BombTaxi, that's a good point of view you presented, and I wish it would work.

One of the main problems with Iran at the moment is thier president, ahmanutjob, who beleives that he's some sort of mystic and has repeatedly said nothing but unconditional death to both the U.S. and Israel.

It seems to me that if the leaders of those countries would discourage the readiness of the people to kill themselves and others, and be a little bit more relaxed, perhaps progress would be made towards a lasting peace.


----------



## Matt308 (Mar 13, 2009)

... and what would the Iraqi's have shot down a UAV with? So without anti-air assets, should the US have let the Iranian UAV go?


----------



## Bill G. (Mar 13, 2009)

How do you score that? A full kill, half kill, or no kill?

Iraq has no fighter aircraft yet. From what I read just helos and transports.

I wonder what weapon was used to shoot it down?

Bill G.


----------



## BombTaxi (Mar 13, 2009)

My point is Matt, if the Iraqis are supposed to be looking after themselves in the very near future, why do they not have the equipment to defend themselves? Who is going to shoot Iranian UAVs down for them after the US forces leave? I'm glad the US forces were on hand to deal with this situation, but they won't be around much longer. It would seem that Iraq will be very vulnerable very soon...

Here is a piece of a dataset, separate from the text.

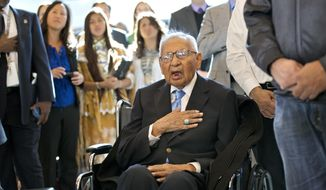 File - In this Nov. 20, 2013 file photo, Edmond Harjo, 96, of the Seminole Nation of Oklahoma, and one of the last surviving code talkers, places his hand over his heart as the American flag is presented during a Congressional Gold Medal ceremony on Capitol Hill in Washington. Harjo died March 31, 2014, at Mercy Hospital in Ada, Okla., according to the Swearingen Funeral Home. Harjo's nephew, Richard Harjo, said his uncle had a heart attack.  He was 96. (AP Photo/J. Scott Applewhite, File)
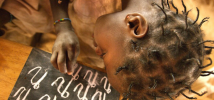 Girl writing letters with chalk on blackboard Burkina Faso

GG, agree totally that the current Iranian leadership is not the best to try and negotiate with (putting it mildly). At least they have shown willing to get round a table with the US and talk. A tiny step in itself, but a million miles forward from where the two parties were just a year or so ago. It won't be easy, but it is a start.


----------



## The Basket (Mar 14, 2009)

Good points Bombtaxi.


----------



## Amsel (Mar 14, 2009)

ToughOmbre said:


> From FOX News
> 
> Friday, March 13, 2009
> 
> An American fighter jet took down an Iranian drone over Iraq last month, U.S. military sources told Wired.com.


Sweet!


----------



## Golladay (Mar 15, 2009)

RabidAlien said:


> Fire away! I find it hard to believe they're seriously looking for a way to "spark renewed relations" while sending drones out. Sounds more like the Japanese continuing to persue peacetalks while simultaneously planning for and launching the attack on Pearl Harbor.



 

Our Drones probe Iranian Airspace all the time.


----------



## Golladay (Mar 15, 2009)

GrauGeist said:


> One of the main problems with Iran at the moment is thier president, ahmanutjob, who beleives that he's some sort of mystic and has repeatedly said nothing but unconditional death to both the U.S. and Israel.



 

The President never once threaten Israel or the U.S., you like many have fallen for the lie that he called for Israel to be wiped off the map.

This is what Mahmoud Ahmadinejad said, "Imam ghoft een rezhim-e ishghalgar-e qods bayad az safheh-ye ruzgar mahv shavad." 

Imam (Khomeini) ghoft (said) een (this) rezhim-e (regime) ishghalgar-e (occupying) qods (Jerusalem) bayad (must) az safheh-ye ruzgar (from page of time) mahv shavad (vanish from). 

Ahmadinejad has nothing against Israeli people, his beef is with the Israeli Government who has the blood of innocent civilians on its hands as it continues to wage genocide against the Palestinians.

Nor is Ahmadinejad a nut job for asserting Iran's right to enrich uranium, which under the NPT they have every right to do so and the U.S. is obligated to help them achieve this.

If Iran wants it can even go to the U.N. and demand the U.S. be sanctioned or it can simply cut Oil Production along with Venezuela and cause prices to spike.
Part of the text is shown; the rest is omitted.